We then compared the Redditor objects with similarly named objects on Twitter and Instagram. So, for example, we would compare a Redditor object with a username like ‘baseballFan’ to objects with the same name created from Twitter and Instagram APIs.
We did some basic comparisons to try to estimate how confident we could programmatically tie ‘baseballFan’ on Reddit to ‘baseballFan’ on Twitter or Instagram. Things we compared:
Normalized word frequencies combined with similar comment or post topics
Location and other proper noun references
Overall, through the coding portion of the project, we were only able to find slight indications of correlations between profiles across social media sites. However, if I were to redo this project today, I believe I would be able to come away with more conclusive results. Regardless, this experiment confirmed the following: people share a ton of personal information assuming that they are completely anonymous!
We also conducted informal research using Amazon Turk. We created a survey to be filled out by self-described Redditors (people who regularly interact as a pseudo-anonymous profile) about their choices and behaviors around online profiles.

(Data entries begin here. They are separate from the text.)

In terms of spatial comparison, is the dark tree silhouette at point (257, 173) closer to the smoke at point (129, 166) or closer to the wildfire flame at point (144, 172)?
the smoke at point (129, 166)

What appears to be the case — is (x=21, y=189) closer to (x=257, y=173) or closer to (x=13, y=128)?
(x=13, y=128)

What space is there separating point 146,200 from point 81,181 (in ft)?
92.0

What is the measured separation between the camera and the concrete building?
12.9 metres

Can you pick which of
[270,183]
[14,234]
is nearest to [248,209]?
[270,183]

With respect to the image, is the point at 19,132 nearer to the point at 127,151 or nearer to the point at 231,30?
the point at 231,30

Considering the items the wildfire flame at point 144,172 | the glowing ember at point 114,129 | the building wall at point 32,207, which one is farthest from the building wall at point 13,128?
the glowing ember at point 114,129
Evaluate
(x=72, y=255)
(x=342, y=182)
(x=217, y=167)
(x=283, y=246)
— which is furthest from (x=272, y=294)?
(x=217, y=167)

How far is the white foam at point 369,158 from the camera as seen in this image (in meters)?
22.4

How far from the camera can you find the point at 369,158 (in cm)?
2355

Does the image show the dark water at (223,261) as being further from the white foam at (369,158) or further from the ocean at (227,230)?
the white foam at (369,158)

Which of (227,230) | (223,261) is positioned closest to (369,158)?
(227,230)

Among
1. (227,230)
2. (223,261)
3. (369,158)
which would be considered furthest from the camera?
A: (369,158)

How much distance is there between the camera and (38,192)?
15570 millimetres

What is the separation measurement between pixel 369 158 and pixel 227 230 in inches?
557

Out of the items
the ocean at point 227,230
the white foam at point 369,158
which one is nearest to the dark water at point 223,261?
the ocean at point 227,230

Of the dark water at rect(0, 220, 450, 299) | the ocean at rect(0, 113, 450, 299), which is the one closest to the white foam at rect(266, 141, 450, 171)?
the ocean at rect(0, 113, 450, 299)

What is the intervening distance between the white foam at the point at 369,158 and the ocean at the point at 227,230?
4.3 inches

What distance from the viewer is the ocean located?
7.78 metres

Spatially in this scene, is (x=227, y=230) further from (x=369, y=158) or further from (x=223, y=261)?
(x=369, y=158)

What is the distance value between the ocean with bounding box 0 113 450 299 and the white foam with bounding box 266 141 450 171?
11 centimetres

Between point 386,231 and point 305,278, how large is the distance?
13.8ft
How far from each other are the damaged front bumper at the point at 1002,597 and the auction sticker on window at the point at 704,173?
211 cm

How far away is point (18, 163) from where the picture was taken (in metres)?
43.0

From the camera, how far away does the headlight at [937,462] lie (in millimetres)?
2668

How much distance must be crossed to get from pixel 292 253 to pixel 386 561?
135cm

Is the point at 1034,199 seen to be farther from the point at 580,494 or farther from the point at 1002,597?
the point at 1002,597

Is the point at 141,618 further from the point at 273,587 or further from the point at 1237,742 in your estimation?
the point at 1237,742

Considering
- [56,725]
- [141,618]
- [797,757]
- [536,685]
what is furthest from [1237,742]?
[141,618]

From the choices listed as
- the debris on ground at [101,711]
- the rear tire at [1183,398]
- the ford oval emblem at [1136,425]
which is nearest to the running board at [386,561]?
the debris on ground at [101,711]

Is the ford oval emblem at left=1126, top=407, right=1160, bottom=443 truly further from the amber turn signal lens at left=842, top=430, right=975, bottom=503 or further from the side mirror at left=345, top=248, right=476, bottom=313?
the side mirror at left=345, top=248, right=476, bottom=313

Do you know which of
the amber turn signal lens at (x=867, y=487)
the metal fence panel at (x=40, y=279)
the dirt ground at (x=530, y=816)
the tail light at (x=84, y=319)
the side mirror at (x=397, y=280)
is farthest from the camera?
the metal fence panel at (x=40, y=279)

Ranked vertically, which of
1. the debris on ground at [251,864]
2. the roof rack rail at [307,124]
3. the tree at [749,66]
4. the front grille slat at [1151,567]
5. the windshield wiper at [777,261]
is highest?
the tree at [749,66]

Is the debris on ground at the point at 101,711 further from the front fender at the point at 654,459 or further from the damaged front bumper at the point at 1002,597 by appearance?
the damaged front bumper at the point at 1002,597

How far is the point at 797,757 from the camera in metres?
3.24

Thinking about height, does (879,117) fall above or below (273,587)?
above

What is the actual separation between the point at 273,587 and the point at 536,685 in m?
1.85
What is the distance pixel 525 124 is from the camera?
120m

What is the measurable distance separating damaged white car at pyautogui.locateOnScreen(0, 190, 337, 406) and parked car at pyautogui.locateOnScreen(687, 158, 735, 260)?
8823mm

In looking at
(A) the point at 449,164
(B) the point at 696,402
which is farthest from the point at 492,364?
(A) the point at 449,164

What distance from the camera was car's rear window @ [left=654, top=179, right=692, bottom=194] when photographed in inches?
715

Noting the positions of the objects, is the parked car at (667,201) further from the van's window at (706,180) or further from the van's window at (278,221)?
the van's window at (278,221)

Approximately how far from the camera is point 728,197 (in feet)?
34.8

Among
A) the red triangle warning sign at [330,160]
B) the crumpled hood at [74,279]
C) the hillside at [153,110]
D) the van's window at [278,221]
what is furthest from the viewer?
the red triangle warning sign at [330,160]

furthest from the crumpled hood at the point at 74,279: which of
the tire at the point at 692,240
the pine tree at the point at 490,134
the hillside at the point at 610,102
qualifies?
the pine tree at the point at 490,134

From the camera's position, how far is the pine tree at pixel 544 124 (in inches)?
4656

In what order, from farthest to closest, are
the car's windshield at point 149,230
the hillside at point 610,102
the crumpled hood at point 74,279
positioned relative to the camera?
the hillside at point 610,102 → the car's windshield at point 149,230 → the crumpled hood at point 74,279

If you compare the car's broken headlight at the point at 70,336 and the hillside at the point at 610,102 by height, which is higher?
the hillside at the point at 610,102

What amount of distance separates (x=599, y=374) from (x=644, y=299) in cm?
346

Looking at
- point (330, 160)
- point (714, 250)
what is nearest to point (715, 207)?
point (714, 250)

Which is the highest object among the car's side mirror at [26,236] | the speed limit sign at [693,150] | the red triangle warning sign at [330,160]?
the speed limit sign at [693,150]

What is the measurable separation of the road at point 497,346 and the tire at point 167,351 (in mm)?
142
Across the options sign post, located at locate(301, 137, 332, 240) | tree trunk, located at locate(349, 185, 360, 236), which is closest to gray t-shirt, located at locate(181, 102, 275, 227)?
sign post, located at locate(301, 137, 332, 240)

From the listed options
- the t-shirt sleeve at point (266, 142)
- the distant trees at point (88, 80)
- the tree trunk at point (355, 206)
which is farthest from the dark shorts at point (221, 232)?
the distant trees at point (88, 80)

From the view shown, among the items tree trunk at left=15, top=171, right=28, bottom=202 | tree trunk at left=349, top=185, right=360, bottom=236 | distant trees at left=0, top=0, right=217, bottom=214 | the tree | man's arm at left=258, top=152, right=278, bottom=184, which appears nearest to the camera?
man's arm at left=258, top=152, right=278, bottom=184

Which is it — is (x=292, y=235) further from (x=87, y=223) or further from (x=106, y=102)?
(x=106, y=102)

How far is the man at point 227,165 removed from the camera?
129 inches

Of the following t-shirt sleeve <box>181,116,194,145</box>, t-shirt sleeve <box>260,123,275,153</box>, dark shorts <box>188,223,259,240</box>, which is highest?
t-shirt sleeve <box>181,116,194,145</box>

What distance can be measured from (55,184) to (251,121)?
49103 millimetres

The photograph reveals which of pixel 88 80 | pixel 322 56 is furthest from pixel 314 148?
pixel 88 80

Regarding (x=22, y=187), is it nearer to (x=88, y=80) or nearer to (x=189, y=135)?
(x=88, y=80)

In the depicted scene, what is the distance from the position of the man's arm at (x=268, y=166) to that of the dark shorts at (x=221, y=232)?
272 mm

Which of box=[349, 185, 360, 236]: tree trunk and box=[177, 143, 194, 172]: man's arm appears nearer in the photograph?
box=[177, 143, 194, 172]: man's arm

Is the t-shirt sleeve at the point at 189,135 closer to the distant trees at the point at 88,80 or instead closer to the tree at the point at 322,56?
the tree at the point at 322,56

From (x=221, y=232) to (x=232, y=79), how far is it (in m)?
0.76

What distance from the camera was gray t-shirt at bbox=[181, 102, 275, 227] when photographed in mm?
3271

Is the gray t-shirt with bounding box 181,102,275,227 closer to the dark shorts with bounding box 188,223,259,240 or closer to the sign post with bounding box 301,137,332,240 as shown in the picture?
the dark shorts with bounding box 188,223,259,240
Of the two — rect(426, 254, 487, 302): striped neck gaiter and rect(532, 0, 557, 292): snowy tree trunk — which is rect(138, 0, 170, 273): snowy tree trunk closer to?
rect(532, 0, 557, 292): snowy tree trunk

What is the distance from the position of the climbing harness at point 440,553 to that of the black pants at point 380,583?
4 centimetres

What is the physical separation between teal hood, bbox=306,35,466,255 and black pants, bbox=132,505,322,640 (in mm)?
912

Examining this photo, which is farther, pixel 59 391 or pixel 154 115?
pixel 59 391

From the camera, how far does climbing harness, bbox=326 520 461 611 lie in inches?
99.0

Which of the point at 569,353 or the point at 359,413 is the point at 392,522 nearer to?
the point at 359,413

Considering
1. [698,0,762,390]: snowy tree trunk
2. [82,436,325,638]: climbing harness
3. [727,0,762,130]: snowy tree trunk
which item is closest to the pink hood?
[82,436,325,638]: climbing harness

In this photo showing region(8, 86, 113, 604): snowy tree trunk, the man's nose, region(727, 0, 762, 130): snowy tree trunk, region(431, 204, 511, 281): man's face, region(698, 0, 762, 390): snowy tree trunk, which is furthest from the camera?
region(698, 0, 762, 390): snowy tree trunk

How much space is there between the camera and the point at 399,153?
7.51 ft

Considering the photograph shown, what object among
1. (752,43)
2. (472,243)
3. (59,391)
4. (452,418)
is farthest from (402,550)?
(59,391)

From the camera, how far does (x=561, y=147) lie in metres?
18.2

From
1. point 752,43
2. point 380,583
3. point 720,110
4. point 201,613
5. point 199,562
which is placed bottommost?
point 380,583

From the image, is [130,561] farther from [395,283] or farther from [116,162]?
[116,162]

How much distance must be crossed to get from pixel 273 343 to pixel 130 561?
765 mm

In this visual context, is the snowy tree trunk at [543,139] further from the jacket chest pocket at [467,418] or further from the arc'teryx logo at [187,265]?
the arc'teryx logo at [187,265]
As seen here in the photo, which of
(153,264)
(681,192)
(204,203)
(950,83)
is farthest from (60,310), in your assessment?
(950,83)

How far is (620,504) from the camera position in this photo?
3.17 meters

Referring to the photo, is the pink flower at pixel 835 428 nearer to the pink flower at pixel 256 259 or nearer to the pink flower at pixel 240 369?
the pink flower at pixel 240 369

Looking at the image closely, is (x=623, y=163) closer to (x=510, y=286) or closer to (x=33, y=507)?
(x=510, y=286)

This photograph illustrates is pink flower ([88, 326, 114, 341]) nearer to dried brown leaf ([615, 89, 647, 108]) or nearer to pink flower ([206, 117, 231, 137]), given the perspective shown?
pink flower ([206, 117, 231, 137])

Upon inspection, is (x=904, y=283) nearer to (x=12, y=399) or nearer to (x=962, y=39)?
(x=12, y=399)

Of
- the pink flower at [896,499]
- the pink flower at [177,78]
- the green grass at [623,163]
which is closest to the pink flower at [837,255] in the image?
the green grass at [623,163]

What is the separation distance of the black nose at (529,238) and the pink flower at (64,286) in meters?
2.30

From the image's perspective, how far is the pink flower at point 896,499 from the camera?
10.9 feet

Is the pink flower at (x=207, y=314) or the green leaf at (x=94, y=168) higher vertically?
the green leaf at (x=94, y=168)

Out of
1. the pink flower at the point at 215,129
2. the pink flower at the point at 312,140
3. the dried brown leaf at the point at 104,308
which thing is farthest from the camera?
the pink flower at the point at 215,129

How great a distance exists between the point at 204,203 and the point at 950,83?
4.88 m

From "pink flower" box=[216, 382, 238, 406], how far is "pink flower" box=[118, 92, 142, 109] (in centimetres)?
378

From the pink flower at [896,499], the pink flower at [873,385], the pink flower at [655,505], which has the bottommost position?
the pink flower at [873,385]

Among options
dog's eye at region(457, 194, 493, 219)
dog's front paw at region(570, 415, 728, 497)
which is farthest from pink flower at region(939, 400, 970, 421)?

Overall, we received 342 responses. Out of the respondents, 65% were male and the majority were between the ages of 18 and 35. Although the survey only provided anecdotal evidence, the results correlated to what we saw in our coding experiment and other articles we had read in class. In particular, we found these insights to be interesting:
Most people (~70%) only had one account on each platform (Reddit, Twitter, Instagram)
Women were slightly more likely to use different usernames across platforms
Younger respondents were more likely to use different names across platforms
We used a final free-text question in the survey to prompt the respondents to write about anything they considered important while making decisions around creating new online profiles. From these responses, we created a word cloud that proved to be a great discussion piece in our class.